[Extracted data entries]

+++

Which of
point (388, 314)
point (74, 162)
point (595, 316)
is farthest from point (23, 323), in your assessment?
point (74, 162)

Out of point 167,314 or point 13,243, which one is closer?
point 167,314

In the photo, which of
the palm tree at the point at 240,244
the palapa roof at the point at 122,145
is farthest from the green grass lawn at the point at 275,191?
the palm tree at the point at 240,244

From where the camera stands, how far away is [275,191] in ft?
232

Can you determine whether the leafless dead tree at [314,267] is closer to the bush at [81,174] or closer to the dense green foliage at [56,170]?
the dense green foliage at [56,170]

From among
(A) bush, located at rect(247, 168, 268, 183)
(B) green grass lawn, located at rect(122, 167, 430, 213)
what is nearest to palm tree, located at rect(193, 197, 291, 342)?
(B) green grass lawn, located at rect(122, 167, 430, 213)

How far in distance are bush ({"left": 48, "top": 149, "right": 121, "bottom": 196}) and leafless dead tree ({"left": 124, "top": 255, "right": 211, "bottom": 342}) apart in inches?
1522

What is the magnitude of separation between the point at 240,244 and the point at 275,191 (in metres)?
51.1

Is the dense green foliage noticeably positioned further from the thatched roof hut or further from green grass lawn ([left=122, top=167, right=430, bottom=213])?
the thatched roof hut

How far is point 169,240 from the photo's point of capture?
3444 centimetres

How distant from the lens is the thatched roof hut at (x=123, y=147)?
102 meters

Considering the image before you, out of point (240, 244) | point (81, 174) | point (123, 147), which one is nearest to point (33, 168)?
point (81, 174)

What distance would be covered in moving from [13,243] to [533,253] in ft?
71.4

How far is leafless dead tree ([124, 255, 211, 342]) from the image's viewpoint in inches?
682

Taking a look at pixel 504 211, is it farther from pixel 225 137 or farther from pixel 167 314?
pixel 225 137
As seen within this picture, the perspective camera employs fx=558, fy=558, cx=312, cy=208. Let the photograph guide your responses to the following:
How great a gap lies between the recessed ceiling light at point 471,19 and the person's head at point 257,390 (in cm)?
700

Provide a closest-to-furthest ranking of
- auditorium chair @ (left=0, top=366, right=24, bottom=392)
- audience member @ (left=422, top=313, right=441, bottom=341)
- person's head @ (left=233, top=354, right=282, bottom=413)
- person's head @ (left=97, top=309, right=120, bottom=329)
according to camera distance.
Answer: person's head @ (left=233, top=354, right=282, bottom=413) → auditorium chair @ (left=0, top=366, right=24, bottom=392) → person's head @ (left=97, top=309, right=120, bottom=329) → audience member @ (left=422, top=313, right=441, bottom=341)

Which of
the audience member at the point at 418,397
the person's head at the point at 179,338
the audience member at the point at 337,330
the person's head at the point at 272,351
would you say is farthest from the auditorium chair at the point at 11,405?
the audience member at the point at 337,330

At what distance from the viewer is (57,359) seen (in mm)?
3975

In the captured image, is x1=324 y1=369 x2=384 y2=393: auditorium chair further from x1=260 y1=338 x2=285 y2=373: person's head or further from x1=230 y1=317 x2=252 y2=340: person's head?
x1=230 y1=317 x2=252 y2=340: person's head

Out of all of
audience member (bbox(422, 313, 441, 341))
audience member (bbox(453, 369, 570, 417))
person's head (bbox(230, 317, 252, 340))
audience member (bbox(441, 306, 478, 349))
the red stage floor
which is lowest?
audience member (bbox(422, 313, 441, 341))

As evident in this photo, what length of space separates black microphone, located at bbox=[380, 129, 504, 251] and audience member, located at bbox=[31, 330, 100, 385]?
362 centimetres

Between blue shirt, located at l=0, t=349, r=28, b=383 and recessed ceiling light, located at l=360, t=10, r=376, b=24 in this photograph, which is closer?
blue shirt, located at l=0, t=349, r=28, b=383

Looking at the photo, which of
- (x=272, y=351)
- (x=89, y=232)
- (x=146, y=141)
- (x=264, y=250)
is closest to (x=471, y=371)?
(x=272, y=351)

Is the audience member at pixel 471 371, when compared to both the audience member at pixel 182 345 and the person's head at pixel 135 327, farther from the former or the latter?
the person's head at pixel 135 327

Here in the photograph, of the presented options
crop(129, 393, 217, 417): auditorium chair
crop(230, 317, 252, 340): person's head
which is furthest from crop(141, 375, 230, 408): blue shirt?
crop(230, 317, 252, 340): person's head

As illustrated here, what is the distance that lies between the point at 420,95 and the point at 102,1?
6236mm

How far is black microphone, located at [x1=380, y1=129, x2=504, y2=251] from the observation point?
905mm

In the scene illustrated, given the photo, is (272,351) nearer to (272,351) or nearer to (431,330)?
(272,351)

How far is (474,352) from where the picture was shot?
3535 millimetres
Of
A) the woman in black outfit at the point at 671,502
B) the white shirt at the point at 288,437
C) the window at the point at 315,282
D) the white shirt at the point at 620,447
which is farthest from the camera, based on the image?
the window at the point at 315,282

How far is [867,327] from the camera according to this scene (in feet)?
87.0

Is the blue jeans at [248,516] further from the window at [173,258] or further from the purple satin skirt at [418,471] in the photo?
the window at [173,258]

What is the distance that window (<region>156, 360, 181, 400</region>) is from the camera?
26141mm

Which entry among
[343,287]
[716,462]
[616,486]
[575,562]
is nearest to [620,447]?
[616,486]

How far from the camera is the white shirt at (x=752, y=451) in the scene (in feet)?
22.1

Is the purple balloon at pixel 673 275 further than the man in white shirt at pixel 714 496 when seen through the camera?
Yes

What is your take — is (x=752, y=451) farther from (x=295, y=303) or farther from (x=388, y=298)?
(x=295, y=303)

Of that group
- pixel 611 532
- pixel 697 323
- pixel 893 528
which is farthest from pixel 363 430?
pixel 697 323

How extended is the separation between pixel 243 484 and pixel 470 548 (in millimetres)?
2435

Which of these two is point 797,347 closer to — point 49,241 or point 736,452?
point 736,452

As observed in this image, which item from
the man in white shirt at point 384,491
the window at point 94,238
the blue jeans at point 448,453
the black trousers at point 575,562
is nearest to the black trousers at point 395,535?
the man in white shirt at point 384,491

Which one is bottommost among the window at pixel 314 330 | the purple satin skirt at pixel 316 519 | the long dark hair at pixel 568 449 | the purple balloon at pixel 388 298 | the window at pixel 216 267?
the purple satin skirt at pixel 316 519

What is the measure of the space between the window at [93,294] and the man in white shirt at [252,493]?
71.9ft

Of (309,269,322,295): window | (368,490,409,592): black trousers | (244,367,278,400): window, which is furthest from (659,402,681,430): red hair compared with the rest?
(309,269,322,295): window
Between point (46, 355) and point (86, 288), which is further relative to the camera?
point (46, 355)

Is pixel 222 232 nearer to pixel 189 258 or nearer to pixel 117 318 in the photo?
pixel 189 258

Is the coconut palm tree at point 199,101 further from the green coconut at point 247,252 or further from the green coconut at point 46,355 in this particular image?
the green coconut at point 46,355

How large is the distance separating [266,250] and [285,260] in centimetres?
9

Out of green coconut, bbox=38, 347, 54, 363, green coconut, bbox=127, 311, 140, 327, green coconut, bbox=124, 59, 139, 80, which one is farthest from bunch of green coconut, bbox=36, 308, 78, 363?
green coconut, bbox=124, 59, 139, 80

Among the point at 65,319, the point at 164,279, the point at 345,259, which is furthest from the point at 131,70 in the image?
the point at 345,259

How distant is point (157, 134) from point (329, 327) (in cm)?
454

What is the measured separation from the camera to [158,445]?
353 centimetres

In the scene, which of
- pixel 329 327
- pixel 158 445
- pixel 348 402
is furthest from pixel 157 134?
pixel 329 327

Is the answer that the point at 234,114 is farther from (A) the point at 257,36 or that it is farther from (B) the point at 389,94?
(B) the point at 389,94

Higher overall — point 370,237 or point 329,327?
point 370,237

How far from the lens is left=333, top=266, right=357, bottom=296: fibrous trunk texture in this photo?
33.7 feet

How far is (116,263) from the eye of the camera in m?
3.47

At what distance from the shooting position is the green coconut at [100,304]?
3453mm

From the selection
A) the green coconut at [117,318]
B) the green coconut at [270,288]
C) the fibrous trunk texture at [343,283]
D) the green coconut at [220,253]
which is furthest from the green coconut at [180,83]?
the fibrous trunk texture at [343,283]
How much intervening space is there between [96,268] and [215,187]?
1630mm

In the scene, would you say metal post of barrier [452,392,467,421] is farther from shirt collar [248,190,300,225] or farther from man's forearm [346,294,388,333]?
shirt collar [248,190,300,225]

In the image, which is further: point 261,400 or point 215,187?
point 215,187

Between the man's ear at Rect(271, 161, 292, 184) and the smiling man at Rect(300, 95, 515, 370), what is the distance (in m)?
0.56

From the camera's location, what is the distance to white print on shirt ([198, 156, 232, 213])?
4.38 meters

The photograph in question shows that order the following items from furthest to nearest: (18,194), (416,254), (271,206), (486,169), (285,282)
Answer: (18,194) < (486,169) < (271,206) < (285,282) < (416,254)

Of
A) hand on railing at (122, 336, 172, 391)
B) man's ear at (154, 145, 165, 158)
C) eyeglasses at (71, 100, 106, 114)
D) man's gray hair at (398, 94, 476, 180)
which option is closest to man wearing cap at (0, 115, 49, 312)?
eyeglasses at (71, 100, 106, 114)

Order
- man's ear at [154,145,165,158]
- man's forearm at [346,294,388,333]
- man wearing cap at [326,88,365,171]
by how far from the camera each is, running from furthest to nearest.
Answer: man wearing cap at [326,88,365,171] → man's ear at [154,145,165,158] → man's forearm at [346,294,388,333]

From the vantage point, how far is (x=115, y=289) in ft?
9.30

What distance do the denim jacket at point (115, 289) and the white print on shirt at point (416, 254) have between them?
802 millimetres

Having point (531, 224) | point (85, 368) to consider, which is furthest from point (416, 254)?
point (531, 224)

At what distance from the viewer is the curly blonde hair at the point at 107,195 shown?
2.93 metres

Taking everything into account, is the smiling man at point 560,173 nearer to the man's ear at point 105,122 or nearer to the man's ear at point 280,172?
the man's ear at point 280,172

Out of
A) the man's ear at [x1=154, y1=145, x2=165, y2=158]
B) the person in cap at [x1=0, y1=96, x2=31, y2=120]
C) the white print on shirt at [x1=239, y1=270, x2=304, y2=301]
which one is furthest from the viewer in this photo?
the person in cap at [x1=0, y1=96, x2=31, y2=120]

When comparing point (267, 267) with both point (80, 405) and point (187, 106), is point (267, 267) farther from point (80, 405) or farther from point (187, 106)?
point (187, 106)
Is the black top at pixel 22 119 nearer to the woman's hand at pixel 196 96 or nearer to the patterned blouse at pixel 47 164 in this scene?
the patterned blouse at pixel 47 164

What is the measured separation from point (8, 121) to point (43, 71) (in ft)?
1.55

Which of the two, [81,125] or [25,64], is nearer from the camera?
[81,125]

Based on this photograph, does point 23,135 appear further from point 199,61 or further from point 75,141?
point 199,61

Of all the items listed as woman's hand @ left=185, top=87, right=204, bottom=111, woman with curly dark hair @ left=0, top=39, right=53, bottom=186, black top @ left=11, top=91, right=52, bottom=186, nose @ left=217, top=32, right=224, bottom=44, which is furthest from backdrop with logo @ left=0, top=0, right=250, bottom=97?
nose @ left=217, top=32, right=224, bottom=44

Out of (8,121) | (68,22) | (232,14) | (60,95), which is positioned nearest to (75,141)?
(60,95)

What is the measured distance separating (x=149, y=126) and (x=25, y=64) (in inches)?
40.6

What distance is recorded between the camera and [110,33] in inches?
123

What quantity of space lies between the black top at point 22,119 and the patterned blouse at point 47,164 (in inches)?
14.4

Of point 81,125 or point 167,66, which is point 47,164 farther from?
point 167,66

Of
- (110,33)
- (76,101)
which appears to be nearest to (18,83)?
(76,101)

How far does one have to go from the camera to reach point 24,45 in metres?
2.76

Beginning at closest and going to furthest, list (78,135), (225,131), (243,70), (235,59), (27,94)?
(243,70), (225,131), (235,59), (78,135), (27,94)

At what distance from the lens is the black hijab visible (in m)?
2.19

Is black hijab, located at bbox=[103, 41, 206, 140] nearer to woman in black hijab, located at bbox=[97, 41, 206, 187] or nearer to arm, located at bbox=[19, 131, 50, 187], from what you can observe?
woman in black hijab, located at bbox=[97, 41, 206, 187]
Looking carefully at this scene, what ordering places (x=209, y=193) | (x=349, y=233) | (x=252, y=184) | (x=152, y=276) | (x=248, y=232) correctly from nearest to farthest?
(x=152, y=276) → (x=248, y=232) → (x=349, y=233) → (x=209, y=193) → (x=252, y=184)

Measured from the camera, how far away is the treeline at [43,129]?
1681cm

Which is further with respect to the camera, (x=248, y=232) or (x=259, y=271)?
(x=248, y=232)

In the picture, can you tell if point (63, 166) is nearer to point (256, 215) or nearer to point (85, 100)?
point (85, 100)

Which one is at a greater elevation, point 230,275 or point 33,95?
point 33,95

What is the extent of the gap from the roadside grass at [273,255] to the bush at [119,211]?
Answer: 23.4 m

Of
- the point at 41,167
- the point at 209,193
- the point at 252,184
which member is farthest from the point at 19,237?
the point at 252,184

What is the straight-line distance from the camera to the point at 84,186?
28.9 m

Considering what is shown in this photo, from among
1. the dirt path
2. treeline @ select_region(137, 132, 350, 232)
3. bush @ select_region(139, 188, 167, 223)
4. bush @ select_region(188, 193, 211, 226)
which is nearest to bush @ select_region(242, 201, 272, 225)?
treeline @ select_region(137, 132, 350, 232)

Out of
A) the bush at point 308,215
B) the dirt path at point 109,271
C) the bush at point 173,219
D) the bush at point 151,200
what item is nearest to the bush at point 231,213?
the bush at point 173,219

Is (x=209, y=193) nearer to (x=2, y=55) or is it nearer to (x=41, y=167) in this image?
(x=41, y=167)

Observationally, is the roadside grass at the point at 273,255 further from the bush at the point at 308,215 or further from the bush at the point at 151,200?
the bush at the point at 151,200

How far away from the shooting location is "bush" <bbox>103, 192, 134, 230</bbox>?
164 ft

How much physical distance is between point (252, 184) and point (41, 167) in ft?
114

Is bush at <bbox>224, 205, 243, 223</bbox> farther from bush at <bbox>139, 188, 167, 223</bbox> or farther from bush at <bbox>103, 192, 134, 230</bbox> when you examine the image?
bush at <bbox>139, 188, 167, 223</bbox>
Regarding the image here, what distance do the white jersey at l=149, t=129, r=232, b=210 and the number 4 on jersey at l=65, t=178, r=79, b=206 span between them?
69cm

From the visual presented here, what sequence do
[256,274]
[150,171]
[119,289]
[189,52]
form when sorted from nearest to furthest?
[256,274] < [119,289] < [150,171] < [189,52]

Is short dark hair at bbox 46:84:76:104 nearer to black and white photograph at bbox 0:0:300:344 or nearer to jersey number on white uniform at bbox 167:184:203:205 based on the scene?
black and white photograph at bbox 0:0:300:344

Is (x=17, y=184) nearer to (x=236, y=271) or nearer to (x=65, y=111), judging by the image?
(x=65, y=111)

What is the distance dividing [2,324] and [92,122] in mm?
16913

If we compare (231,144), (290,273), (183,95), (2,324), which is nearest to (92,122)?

+++

Work to complete — Exactly reproduce the lines that run from the line with "What is the straight-line" through the last line of the records, inclusive.

Result —
What is the straight-line distance from the camera to the point at 84,186?
28.9 m

Considering what is shown in this photo, from among
1. the dirt path
2. treeline @ select_region(137, 132, 350, 232)
3. bush @ select_region(139, 188, 167, 223)
4. bush @ select_region(188, 193, 211, 226)
which is nearest to bush @ select_region(242, 201, 272, 225)?
treeline @ select_region(137, 132, 350, 232)

Out of
A) the bush at point 308,215
B) the dirt path at point 109,271
C) the bush at point 173,219
D) the bush at point 151,200
what item is nearest to the bush at point 231,213?
the bush at point 173,219

Is (x=209, y=193) nearer to (x=2, y=55) or is it nearer to (x=41, y=167) in this image?
(x=41, y=167)

Observationally, is the roadside grass at the point at 273,255 further from the bush at the point at 308,215 or further from the bush at the point at 151,200?
the bush at the point at 151,200

How far away from the shooting location is "bush" <bbox>103, 192, 134, 230</bbox>?
164 ft

How much physical distance is between point (252, 184) and point (41, 167) in ft?
114

Is bush at <bbox>224, 205, 243, 223</bbox> farther from bush at <bbox>139, 188, 167, 223</bbox> or farther from bush at <bbox>103, 192, 134, 230</bbox> when you examine the image?
bush at <bbox>139, 188, 167, 223</bbox>
Regarding the image here, what distance do the white jersey at l=149, t=129, r=232, b=210 and the number 4 on jersey at l=65, t=178, r=79, b=206 span between them?
69cm

From the visual presented here, what sequence do
[256,274]
[150,171]
[119,289]
[189,52]
form when sorted from nearest to furthest?
[256,274] < [119,289] < [150,171] < [189,52]

Is short dark hair at bbox 46:84:76:104 nearer to black and white photograph at bbox 0:0:300:344 or nearer to jersey number on white uniform at bbox 167:184:203:205 based on the scene?
black and white photograph at bbox 0:0:300:344

Is (x=17, y=184) nearer to (x=236, y=271) or nearer to (x=65, y=111), judging by the image?
(x=65, y=111)

What is the distance dividing [2,324] and [92,122] in mm?
16913

If we compare (231,144), (290,273), (183,95), (2,324), which is nearest to (92,122)?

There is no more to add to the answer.